The first half of the movie was grim and gray and somewhat tedious. Mr. Howller did not mind. That
was, after all, realism. Those times had been grim and gray. Moreover, behind the tediousness was
the promise of something vast and horrifying. The creeping pace and the measured ritualistic
movements of the actors gave intimations of the workings of the gods. Unhurriedly, but with utmost
confidence, the gods were directing events toward the climax.
Mr. Howler had felt that at the age of fifteen, and he felt it now while watching the show on TV
at the age of fifty-five. Of course, when he first saw it in 1933, he had known what was coming.
Hadn't he lived through some of the events only two years before that?
The old freighter, the Wanderer, was nosing blindly through the fog toward the surf like roar of
the natives' drums. And then: the commercial. Mr. Howller rose and stepped into the hall and
called down the steps loudly enough for Jill to hear him on the front porch. He thought,
commercials could be a blessing. They give us time to get into the bathroom or the kitchen, or
time to light up a cigarette and decide about continuing to watch this show or go on to that show.

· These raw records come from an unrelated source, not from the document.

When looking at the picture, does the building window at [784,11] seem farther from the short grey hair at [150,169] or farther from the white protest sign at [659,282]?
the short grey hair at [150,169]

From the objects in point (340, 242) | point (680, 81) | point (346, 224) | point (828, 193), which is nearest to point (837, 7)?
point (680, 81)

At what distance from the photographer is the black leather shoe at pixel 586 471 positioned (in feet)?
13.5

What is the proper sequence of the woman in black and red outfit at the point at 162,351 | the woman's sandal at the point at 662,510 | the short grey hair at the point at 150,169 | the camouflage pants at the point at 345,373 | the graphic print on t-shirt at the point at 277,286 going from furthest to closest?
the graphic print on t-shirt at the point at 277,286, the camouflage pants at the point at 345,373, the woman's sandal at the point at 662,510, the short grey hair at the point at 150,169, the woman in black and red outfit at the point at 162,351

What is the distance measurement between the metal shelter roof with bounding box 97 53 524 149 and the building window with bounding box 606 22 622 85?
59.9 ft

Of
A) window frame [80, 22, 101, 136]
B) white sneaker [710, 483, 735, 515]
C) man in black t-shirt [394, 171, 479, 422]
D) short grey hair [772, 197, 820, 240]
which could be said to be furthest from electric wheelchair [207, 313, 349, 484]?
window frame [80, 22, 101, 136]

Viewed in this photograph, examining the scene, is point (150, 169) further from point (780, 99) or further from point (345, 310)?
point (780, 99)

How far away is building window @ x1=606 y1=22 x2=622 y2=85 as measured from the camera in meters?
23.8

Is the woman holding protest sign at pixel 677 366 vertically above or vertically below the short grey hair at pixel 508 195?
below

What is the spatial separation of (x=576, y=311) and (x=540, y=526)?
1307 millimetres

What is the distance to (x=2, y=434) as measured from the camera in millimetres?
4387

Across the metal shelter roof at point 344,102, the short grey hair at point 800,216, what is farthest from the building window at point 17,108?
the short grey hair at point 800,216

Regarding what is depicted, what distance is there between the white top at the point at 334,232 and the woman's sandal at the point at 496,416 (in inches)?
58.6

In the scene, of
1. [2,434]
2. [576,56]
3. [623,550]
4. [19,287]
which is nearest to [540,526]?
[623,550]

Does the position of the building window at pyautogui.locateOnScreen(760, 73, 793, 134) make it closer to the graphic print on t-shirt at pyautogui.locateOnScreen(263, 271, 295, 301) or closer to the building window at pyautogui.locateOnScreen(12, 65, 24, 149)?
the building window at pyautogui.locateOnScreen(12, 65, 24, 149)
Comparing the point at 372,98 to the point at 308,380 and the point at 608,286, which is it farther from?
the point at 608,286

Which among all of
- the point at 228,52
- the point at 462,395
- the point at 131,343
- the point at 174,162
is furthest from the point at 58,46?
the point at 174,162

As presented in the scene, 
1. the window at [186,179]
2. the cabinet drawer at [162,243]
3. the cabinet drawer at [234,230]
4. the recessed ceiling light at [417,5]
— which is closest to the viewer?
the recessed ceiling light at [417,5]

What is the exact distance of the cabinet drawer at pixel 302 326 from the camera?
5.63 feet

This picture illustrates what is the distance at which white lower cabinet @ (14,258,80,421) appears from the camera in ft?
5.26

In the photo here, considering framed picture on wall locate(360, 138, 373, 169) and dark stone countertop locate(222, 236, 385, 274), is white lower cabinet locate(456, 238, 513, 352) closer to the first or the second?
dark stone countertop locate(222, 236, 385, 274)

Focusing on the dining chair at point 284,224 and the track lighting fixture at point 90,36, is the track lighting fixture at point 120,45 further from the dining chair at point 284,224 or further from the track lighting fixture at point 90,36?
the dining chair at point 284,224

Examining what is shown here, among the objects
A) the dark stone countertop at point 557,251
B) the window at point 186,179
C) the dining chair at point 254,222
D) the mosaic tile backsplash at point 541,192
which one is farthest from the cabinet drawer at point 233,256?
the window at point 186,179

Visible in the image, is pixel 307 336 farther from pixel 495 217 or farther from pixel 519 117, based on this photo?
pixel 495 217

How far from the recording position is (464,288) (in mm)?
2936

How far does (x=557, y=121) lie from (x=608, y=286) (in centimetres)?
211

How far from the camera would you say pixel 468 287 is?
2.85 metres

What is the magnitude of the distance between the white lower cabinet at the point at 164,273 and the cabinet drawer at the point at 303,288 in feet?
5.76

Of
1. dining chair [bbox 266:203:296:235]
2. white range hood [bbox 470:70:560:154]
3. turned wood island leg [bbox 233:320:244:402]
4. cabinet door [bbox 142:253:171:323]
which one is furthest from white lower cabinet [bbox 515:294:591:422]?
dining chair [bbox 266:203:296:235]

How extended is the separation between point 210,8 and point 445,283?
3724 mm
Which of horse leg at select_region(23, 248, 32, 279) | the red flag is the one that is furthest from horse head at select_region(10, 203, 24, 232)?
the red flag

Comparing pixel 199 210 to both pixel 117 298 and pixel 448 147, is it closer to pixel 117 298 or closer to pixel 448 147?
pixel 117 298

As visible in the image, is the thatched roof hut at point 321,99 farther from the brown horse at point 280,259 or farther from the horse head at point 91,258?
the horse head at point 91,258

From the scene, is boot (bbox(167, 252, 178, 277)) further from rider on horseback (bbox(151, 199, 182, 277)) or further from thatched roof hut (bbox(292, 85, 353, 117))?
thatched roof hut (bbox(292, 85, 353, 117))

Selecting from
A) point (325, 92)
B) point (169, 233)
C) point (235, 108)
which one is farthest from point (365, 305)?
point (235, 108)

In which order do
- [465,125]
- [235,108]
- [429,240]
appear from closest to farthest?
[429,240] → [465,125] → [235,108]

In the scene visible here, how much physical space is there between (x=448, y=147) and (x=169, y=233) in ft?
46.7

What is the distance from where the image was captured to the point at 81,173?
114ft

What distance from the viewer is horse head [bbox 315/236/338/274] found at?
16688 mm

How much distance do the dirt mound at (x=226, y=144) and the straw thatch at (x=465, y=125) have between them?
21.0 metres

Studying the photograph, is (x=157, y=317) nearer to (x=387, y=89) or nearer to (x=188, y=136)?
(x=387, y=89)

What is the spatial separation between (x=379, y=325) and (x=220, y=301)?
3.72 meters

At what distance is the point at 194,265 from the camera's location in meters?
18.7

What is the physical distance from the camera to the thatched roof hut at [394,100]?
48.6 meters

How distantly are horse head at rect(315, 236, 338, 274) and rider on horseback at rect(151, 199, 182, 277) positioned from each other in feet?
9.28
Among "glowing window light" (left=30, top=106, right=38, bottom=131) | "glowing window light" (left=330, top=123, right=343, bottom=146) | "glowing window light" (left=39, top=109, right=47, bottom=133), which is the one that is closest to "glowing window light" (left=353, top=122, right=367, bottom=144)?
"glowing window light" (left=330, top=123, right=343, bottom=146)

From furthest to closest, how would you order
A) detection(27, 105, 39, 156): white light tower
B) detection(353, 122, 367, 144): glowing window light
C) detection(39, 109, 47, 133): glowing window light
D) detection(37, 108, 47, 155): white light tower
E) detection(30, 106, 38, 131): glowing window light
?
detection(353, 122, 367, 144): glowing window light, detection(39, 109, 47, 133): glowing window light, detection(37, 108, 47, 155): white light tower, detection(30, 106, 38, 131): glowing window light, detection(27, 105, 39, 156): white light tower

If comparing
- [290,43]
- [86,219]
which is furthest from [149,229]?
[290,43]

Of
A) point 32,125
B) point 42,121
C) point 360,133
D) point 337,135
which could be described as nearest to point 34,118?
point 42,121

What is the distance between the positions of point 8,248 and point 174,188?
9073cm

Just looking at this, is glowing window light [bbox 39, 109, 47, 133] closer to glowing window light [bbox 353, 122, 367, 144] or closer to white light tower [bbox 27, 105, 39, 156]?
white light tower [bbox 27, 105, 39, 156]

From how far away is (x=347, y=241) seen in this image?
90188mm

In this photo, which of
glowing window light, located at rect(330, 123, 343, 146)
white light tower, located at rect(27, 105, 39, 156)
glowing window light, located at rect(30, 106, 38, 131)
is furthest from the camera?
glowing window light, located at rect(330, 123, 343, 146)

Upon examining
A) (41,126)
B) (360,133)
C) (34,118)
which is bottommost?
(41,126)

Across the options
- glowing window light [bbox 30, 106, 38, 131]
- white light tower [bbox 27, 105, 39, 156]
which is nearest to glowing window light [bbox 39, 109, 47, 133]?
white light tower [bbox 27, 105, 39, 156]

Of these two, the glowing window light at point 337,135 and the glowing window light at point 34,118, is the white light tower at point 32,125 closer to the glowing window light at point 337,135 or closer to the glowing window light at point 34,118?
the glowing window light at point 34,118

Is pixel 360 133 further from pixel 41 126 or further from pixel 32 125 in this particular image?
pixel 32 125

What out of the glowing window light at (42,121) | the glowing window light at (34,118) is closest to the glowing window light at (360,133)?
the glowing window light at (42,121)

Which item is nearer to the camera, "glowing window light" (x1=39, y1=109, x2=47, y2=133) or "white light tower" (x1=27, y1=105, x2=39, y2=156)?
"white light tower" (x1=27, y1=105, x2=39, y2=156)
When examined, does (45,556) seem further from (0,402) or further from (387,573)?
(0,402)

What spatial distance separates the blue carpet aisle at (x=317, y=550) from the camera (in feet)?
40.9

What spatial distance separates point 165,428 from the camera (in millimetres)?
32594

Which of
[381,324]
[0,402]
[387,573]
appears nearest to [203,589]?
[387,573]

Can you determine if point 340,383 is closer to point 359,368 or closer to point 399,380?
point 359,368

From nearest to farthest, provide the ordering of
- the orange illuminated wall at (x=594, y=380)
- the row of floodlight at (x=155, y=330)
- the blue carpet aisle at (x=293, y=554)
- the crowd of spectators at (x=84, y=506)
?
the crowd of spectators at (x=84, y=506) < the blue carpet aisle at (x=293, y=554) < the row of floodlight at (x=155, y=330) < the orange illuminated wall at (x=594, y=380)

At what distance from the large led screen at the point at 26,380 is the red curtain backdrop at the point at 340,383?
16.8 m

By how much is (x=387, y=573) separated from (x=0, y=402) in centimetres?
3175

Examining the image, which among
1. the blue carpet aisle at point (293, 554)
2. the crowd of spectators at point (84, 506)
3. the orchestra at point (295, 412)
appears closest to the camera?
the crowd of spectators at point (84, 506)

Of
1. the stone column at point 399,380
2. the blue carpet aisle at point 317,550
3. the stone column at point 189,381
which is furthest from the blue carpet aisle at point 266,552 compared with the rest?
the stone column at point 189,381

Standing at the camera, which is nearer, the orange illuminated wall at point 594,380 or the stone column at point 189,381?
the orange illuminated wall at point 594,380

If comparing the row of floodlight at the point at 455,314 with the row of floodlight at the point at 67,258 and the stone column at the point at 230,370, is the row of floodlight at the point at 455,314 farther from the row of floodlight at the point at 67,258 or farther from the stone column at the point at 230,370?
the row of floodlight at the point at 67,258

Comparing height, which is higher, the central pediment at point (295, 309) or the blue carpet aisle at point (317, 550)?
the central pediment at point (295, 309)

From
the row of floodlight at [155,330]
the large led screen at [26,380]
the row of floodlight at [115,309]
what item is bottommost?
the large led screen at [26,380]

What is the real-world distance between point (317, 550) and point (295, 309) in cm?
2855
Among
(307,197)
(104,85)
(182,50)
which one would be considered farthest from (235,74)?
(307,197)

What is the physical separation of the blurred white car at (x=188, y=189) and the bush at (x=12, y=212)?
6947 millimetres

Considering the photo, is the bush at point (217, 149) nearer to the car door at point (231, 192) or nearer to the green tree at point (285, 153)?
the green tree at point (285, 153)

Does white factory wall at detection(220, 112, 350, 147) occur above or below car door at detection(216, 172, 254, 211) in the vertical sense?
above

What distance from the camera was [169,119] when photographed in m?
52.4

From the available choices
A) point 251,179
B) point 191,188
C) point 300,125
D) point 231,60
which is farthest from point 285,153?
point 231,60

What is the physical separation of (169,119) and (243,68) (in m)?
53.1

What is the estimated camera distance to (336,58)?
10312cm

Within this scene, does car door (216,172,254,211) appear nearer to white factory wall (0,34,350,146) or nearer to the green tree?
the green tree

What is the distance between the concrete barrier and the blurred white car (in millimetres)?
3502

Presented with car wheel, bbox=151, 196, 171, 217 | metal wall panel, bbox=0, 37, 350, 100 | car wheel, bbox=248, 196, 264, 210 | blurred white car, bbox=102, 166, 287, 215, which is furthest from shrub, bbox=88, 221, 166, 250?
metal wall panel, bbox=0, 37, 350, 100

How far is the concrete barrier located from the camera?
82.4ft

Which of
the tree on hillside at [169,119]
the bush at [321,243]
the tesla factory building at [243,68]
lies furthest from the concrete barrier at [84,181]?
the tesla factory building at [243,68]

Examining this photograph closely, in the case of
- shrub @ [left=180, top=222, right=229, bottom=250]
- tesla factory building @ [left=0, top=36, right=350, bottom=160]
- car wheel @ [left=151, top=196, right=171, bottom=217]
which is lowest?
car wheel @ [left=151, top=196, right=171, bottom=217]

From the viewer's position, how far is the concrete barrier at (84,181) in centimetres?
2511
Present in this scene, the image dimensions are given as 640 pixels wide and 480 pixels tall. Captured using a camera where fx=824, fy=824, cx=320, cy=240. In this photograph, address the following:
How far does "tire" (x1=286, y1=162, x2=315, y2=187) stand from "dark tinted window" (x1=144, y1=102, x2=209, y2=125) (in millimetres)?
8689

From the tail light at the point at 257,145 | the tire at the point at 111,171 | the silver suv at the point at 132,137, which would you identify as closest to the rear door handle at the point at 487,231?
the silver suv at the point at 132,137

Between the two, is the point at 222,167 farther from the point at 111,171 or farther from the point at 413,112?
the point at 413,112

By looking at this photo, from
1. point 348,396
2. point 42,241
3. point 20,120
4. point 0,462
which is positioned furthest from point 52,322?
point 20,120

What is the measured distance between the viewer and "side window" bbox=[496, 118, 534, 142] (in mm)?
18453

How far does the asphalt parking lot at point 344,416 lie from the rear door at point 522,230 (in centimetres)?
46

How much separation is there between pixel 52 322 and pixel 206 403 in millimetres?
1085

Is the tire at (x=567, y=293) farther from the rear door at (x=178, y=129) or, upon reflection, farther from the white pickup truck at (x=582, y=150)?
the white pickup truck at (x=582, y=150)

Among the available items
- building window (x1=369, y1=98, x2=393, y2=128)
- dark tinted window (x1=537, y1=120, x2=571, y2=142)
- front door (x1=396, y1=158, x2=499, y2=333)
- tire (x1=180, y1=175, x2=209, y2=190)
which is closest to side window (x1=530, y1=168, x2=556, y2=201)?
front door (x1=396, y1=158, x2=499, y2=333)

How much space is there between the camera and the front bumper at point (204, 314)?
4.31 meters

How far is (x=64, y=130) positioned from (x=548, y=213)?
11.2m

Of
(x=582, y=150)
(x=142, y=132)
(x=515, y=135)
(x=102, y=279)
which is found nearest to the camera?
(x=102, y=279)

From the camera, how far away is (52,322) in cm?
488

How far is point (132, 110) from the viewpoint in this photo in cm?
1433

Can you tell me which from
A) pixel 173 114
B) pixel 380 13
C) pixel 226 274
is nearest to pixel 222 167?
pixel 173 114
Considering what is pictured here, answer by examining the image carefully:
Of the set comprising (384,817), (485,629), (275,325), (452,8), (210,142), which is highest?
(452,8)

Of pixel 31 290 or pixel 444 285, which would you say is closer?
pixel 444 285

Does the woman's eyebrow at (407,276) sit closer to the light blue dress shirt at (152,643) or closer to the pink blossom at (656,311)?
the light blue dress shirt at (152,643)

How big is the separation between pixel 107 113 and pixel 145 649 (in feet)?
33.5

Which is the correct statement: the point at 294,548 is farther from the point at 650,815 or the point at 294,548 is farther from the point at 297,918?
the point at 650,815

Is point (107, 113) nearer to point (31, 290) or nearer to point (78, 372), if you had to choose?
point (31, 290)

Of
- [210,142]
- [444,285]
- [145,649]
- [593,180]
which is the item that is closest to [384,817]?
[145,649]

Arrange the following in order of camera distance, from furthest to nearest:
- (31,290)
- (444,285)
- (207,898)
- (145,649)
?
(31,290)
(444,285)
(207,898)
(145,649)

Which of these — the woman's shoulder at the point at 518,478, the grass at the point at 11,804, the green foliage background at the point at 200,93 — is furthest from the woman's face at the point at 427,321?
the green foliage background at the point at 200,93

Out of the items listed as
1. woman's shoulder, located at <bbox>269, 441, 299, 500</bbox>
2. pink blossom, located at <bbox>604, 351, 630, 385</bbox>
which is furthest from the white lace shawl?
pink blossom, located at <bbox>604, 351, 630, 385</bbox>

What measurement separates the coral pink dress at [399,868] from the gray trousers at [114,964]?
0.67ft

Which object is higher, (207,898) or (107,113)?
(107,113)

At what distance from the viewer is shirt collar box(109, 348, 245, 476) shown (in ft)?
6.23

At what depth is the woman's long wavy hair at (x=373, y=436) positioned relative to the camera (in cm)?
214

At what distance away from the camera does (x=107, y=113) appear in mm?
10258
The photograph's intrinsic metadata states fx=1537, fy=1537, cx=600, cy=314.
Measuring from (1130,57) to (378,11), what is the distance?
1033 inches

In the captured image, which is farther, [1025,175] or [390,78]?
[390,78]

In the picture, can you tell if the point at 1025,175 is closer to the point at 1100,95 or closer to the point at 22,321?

And why couldn't real life have its commercials?
Wouldn't it be something to be grateful for if reality stopped in midcourse while the Big Salesman
made His pitch? The car about to smash into you, the bullet on its way to your brain, the
first cancer cell about to break loose, the boss reaching for the phone to call you in so he can
fire you, the spermatozoon about to be launched toward the ovum, the final insult about to be
hurled at the once, and perhaps still, beloved, the final drink of alcohol which would rupture the
abused blood vessel, the decision which would lead to the light that would surely fail?
If only you could step out while the commercial interrupted these, think about it, talk about it,
and then, returning to the set, switch it to another channel.
But that one is having technical difficulties, and the one after that is a talk show whose guest
is the archangel Gabriel himself and after some urging by the host he agrees to blow his trumpet,
and...
Jill entered, sat down, and began to munch the cookies and drink the lemonade he had prepared for
her. Jill was six and a half years old and beautiful, but then what granddaughter wasn't
beautiful? Jill was also unhappy because she had just quarreled with her best friend, Amy, who had
stalked off with threats never to see Jill again. Mr. Howller reminded her that this had happened
before and that Amy always came back the next day, if not sooner. To take her mind off of Amy, Mr.